With the global population set to reach over 9.5 billion by the middle of this century, it is vital that modern large-scale data analysis techniques are put to use to help ensure that land is farmed in the most efficient way possible. Using the insights gained from data will also play a vital role in mitigating the effects of climate change on the global supply of food.
'Data Intensive Techniques to Boost the Real-Time Performance of Global Agricultural Data Infrastructures', or SemaGrow, is a research project that aims to introduce agricultural researchers to technologies around big data.
As more and more data is published online, exciting new opportunities are arising to create added value by combining and cross-indexing heterogeneous datasets at a large scale. To make the most out of these opportunities, agricultural researchers need access to infrastructure that is not only efficient, responsive, and scalable, but which is also sufficiently flexible and robust to welcome data in a wide variety offorms. The SemaGrow project seeks to develop the scalable, efficient, and robust data services needed to take full advantage of modern data-intensive inter-disciplinary science and to reshape the way that data analysis techniques are applied to the heterogeneous data cloud.
Farming the data
The SemaGrow project, which is funded through the European Commission's Seventh Framework Programme (FP7), carries out fundamental research to develop a technology stack for querying and combining big agri-food datasets in a linked open-data environment. The basis of the SemaGrow stack is the federation of SPARQL endpoints. We have developed algorithms to combine these and enable customization at the infrastructure layer, which improves service performance over the grid.

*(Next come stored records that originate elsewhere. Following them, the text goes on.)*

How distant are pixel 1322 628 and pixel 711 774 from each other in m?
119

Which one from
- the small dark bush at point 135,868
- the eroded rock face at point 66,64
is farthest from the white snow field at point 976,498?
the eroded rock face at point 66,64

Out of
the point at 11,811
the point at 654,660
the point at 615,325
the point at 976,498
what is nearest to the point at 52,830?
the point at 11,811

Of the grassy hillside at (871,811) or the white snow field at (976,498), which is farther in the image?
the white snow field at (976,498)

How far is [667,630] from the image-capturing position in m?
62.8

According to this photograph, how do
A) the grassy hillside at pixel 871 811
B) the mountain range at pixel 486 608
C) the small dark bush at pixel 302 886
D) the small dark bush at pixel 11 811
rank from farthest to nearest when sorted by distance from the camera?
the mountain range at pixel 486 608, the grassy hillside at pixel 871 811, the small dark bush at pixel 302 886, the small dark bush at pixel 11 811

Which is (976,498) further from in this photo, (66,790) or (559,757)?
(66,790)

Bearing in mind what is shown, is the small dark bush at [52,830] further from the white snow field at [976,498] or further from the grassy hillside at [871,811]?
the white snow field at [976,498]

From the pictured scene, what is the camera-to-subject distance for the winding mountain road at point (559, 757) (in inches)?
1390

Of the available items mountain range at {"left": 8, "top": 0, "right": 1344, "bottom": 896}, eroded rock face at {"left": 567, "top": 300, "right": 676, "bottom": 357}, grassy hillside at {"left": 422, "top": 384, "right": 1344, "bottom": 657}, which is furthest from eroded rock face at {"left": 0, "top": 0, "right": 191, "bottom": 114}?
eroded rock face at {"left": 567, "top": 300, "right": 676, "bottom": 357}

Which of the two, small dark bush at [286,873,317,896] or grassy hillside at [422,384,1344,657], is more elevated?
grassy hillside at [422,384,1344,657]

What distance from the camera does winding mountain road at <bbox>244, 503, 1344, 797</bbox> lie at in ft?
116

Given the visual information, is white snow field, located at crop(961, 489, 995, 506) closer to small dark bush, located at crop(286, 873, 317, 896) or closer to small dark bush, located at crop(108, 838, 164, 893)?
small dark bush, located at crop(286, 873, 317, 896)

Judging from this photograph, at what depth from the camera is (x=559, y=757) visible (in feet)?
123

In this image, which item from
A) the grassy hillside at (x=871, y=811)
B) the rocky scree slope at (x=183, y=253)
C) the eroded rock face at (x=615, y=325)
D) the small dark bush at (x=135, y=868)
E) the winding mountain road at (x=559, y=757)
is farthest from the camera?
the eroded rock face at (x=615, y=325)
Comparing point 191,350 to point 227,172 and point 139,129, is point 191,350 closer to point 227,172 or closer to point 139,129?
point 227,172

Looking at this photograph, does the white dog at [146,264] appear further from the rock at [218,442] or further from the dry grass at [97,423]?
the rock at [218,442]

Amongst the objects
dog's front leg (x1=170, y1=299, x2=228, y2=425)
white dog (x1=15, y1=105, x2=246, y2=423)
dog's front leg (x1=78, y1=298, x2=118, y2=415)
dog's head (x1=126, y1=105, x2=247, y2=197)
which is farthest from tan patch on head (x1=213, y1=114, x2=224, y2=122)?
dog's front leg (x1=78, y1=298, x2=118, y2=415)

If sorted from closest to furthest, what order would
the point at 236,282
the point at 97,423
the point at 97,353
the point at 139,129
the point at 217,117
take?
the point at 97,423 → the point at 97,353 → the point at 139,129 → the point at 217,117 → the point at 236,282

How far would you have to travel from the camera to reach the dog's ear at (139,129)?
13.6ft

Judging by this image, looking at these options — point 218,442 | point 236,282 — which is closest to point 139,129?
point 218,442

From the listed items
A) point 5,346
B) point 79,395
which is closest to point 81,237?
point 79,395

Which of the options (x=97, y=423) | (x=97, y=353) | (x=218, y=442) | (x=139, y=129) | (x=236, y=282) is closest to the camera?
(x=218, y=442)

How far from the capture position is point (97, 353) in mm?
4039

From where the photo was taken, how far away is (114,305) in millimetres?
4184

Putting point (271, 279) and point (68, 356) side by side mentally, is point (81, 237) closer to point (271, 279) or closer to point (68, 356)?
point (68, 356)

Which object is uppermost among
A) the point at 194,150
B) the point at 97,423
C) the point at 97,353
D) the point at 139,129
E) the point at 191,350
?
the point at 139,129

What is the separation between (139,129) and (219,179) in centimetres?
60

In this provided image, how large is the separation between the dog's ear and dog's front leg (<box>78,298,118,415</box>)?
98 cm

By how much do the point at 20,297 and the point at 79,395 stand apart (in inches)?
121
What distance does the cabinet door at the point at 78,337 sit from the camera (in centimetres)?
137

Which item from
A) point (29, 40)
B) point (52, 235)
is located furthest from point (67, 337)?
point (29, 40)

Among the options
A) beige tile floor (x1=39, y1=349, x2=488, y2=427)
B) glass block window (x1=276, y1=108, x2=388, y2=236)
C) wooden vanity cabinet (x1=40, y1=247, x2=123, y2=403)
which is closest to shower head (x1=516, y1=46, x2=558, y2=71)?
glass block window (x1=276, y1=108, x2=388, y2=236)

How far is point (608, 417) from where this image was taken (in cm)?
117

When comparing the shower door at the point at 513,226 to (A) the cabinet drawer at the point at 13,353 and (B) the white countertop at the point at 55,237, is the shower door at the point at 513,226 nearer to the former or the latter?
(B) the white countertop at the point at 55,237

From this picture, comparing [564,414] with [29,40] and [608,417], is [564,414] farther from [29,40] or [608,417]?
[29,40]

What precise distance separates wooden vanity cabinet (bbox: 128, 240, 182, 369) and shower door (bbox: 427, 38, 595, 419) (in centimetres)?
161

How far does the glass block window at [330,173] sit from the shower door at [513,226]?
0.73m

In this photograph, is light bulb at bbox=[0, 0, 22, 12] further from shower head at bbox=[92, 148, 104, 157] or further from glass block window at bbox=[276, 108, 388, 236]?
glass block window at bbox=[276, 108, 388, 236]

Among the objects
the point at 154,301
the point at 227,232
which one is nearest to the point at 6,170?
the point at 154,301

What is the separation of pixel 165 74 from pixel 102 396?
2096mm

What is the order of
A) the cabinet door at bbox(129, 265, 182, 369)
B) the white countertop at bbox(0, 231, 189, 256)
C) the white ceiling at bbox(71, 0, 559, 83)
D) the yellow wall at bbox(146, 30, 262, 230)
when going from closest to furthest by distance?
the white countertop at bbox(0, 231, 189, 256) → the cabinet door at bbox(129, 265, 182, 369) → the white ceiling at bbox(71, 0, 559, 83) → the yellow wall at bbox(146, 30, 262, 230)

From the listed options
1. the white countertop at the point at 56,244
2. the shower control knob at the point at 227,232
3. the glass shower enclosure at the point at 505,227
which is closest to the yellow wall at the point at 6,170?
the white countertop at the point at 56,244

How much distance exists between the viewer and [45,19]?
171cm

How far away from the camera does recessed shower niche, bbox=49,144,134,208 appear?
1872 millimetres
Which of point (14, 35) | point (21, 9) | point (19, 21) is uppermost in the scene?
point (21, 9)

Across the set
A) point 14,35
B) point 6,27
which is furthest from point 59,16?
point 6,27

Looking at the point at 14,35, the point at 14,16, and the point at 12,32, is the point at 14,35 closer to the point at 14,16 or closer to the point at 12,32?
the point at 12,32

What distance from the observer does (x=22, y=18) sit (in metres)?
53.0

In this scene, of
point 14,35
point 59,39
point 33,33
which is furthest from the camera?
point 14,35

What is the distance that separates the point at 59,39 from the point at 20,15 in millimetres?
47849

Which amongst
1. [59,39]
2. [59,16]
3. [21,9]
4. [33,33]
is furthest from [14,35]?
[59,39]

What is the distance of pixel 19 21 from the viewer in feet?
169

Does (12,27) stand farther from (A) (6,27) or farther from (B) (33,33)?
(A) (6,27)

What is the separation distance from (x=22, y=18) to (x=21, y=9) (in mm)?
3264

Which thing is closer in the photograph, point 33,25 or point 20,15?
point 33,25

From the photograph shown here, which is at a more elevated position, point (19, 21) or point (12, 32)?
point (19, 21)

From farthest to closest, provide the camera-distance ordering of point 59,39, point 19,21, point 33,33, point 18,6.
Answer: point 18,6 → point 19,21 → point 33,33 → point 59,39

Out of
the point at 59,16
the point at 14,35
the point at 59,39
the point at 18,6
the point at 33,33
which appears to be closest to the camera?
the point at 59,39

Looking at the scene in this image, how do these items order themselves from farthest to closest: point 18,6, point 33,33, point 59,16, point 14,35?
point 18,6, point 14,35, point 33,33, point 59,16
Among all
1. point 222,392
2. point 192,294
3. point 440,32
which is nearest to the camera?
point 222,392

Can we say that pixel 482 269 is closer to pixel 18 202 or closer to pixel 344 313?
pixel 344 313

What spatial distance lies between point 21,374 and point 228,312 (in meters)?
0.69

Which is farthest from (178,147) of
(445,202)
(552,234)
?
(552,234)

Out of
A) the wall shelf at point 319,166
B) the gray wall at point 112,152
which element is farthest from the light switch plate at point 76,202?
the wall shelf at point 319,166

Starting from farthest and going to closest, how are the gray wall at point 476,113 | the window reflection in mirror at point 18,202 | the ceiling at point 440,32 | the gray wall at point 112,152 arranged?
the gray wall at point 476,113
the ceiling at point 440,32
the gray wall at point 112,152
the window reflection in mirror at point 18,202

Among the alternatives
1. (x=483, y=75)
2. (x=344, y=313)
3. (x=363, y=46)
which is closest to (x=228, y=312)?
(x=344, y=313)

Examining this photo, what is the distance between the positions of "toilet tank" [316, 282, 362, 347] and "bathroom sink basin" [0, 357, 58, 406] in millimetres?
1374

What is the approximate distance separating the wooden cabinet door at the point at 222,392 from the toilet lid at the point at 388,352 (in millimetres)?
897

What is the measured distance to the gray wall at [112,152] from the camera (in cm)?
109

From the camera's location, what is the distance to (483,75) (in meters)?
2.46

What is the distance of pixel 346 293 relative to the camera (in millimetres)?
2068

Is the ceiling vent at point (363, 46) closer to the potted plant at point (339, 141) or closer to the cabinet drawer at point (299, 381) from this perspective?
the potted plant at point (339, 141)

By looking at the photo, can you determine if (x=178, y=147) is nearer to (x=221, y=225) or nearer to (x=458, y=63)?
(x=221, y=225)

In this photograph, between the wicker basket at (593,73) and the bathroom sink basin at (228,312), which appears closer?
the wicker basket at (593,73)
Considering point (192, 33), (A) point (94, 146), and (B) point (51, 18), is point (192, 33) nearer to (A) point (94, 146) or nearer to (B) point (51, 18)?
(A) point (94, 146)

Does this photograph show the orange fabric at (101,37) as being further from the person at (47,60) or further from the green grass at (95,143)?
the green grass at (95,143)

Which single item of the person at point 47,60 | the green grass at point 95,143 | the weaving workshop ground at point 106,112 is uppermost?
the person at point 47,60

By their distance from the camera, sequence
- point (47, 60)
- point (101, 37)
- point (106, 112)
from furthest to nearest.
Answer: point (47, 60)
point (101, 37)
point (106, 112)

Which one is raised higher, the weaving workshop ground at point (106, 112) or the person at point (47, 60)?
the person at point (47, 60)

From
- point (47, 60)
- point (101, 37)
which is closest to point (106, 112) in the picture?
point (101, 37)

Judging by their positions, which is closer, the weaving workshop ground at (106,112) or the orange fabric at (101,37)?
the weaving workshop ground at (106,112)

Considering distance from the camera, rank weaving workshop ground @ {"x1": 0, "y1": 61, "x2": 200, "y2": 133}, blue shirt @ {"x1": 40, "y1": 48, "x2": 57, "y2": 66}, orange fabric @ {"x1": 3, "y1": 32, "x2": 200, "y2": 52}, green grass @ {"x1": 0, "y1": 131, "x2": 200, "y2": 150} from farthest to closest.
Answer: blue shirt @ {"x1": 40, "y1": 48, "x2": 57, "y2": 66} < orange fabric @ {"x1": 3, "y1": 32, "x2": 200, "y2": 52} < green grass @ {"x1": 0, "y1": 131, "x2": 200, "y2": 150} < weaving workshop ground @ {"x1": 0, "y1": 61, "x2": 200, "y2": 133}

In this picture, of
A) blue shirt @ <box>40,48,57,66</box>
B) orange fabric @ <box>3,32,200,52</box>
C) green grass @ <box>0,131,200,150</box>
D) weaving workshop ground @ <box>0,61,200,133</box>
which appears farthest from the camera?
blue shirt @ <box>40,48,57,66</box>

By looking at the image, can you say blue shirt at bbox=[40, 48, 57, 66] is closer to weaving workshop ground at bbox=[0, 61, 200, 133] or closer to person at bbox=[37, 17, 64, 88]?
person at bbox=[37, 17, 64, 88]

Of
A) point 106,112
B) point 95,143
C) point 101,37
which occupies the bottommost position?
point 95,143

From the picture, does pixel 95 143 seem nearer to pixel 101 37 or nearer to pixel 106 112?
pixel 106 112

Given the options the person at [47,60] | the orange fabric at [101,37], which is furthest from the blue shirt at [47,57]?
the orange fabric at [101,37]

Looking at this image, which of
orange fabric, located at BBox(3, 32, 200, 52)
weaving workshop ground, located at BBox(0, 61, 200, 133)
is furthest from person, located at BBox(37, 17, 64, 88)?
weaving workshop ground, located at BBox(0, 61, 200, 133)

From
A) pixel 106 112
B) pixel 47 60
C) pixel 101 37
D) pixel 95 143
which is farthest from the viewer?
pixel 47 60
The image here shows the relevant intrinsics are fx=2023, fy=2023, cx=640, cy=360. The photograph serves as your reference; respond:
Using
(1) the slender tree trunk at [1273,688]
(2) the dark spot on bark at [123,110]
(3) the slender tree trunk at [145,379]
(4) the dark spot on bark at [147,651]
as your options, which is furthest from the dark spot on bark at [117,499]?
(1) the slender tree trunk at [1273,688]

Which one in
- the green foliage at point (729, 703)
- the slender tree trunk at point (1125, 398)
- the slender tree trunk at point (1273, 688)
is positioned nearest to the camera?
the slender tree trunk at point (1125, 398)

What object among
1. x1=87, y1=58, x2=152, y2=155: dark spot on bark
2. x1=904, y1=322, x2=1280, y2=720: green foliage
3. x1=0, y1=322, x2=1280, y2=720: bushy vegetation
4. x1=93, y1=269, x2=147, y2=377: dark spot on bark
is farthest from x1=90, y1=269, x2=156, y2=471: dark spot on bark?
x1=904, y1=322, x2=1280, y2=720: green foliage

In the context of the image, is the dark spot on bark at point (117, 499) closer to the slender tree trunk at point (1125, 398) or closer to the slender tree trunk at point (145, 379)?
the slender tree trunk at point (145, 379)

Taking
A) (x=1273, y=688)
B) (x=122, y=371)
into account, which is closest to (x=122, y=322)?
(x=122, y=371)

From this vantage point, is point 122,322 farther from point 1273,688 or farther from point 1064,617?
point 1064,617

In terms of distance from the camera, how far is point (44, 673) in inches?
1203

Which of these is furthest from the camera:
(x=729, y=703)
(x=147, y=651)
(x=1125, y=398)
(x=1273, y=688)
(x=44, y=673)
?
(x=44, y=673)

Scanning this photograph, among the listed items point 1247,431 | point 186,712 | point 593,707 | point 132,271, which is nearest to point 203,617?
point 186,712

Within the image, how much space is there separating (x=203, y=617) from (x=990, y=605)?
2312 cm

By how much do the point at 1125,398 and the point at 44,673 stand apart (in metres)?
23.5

The SemaGrow services and tools are organized around three use cases testing different aspects of the technology:
- In close collaboration with the Trees4Future project, the first use case is for heterogeneous data collections and streams supporting agricultural and forestry-modeling research.
- The second focuses on 'reactive data analysis' and is designed to support user needs of the AGRIS bibliographic network of the Food and Agriculture Organization of the United Nations in finding complete and accurate data for compiling reports from fragmented information sources.
- Finally, building on top of Agro-Know's Agriculture Discovery Space, we showcase reactive resource discovery with the real-time discovery of relevant multimedia resources to support the creation of agricultural educational activities.
More specifically, with the support of SemaGrow's semantic search tools, Agro-Know (a fast-growing SME with a clear focus on knowledge-intensive technology innovation for agriculture, food, and biodiversity) has enhanced its data platform and has created a demonstrator to showcase the ability of Reactive Resource Discovery. The SemaGrow improvements are reflected both at the layer of the APIs that the Agro-Know data platform is exposing and at the layer of the front-end discovery application where diverse data sources - with specialized educational and research content - can be easily searched, accessed, and interlinked. The Agro-Know data platform has also been enhanced to make it more robust and increase automation of processes.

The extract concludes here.